Zuerst sieht Herr Petrista verwirrt aus, dann scheint er zu verstehen.

»Natürlich! Ich hätte wissen sollen, dass es dir komisch vorkommen muss, wenn ich dich mit nehme. Ich meine, ich war ja auch nicht sehr nett zu dir, was mir übrigens sehr leid tut!..«, sagt er und schlägt sich mit der Flächen Hand vor die Stirn.

Er lügt! Ich zitter.

»Mila, ich tue dir nichts!«, sagt er mit ruhiger Stimme.

»W-woher weiß I-ich, dass sie nicht lügen?«, mein Misstrauen wächst und ich habe das große verlangen einfach an ihm vorbei zu laufen aus dieser verdammten Wohnung raus. Aber ich kann nicht.

»Ich..«, fängt Herr Petrista an. Er scheint mit sich zu ringen.

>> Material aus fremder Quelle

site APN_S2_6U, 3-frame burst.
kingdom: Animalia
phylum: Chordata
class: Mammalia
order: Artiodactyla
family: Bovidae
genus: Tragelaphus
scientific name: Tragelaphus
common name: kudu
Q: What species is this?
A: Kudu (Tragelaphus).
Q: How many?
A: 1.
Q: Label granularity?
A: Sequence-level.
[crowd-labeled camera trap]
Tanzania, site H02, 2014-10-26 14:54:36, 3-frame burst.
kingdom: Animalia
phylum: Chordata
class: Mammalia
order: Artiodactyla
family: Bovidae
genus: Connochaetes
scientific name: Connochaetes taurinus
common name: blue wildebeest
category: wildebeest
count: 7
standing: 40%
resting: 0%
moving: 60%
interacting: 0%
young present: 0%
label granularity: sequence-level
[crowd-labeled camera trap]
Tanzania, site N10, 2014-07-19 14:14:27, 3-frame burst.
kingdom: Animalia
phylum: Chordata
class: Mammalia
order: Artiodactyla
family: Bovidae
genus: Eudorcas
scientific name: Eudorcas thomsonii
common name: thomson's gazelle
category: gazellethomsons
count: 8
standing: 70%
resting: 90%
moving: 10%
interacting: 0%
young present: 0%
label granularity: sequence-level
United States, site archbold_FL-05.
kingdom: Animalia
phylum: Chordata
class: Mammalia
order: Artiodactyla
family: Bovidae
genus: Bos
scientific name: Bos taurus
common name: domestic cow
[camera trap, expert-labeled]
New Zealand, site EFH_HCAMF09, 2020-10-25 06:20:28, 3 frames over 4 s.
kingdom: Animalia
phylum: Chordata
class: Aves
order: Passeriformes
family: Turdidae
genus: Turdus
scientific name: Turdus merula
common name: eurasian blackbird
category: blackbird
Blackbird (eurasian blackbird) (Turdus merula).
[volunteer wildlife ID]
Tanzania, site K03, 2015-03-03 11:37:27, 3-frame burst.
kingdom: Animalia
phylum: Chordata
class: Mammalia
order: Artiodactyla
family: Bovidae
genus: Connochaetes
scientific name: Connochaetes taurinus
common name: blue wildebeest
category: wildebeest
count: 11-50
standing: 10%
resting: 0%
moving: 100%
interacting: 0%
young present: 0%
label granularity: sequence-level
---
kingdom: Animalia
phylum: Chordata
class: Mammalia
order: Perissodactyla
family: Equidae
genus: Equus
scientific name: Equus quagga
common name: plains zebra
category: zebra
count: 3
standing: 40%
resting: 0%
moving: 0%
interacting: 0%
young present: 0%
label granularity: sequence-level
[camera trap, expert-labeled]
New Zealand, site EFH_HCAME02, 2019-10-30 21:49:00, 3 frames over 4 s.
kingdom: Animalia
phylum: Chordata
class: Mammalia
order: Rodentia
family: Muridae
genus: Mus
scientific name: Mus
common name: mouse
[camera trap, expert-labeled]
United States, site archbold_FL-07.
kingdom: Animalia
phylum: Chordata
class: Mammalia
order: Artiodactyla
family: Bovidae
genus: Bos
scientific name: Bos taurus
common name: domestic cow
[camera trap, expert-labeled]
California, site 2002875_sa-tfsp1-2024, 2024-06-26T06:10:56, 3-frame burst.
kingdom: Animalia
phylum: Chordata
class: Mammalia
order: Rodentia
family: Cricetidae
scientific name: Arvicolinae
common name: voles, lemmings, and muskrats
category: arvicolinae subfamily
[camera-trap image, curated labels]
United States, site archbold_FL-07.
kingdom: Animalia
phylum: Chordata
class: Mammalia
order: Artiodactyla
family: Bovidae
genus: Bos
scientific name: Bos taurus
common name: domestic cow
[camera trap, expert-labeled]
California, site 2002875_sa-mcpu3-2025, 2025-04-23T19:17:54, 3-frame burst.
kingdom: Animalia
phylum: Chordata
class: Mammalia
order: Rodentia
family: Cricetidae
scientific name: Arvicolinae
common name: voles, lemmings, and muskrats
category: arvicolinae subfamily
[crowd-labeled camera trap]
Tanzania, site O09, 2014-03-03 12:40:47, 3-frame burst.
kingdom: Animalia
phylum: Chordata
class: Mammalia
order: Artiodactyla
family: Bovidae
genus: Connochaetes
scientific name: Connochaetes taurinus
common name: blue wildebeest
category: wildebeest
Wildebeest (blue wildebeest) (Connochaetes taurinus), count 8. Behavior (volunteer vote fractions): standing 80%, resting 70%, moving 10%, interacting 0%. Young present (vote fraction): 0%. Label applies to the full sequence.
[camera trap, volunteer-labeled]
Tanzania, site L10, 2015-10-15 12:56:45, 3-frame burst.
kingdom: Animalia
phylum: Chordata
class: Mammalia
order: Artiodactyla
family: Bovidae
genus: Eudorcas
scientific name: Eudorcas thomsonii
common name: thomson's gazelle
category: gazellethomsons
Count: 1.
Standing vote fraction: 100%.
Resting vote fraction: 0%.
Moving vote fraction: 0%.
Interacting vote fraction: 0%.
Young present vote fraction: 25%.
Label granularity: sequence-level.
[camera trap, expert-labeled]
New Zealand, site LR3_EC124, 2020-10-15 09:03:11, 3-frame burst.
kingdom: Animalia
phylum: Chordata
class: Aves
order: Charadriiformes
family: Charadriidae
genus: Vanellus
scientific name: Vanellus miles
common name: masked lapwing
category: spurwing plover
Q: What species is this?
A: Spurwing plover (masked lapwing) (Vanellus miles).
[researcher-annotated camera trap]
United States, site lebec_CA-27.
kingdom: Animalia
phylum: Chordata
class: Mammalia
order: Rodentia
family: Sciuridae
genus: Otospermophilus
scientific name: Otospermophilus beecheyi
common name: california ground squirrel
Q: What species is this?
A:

Oder überlegt er sich nur seine weitere Taktik?

»Ich... Ich bin...«, jetzt ist er derjenige der Stottert.
» Du kannst mir glauben, weil ich dein Vater bin.«, sagt er mit einem tiefen Seufzer und stützt seinen Kopf auf seinen Händen ab.

Es trifft mich wie ein Schlag in den Magen. Nein! Nein, er muss lügen!

»Beweis es mir!«, fordere ich.

Herr Petrista holt eine Kiste, die ich bis jetzt für einen kleinen Tisch gehalten habe und Öffner sie.

Was ich dann Sehe lässt meine ganze Welt Kopf stehen.
In dieser Kiste sind lauter Baby Fotos von mir mit meiner Mutter und...  Herr Petrista.
Zu allem Überfluss holt er noch ein Stammbuch heraus und zeigt mir eine aufgeschlagene Seite:

Eltern: Peter Petrista und Simone Petrista (Geb. Gräberlein)

Da steht es schwarz auf weiß.
Herr Petrista ist mein Vater.
Lauter Gefühle prasseln auf mich ein und drücken wie eine Tonnen schwere Last.
Ich fühle mich traurig, verletzt, glücklich, enttäuscht und verwirrt zugleich.

Mir laufen nun Tränen über die Wangen. Er ist mein Vater, ich kann es nicht glauben!

Mein Vater schaut mich aus roten, verweinten Augen an und mir kommt das Bild der Dezemberträume wieder in den Sinn. Genau das Bild, bei dem ich unter dem Weihnachtsbaum sitze und das lächelnde Männergesicht sehe.
Erst jetzt erkenne ich die Ähnlichkeit aber klar, er war da ja auch noch einige Jahre jünger!

Wie soll es jetzt nur weiter gehen? Ich sitze hier und weine zusammen mit meinem Vater um die verlorene Zeit und darüber, dass wir uns endlich gefunden haben.
Doch warum hat er mir nie etwas gesagt?
Nun mischt sich auch noch Wut in das Gefühlschaos.
Vor ein paar Minuten dachte ich noch, er will mich ermorden und jetzt weine ich weil er mein Vater ist.

Wir weinen noch eine ganze Weile nebeneinander her. Ich und mein Vater, den ich mir schon seit Jahren wünsche.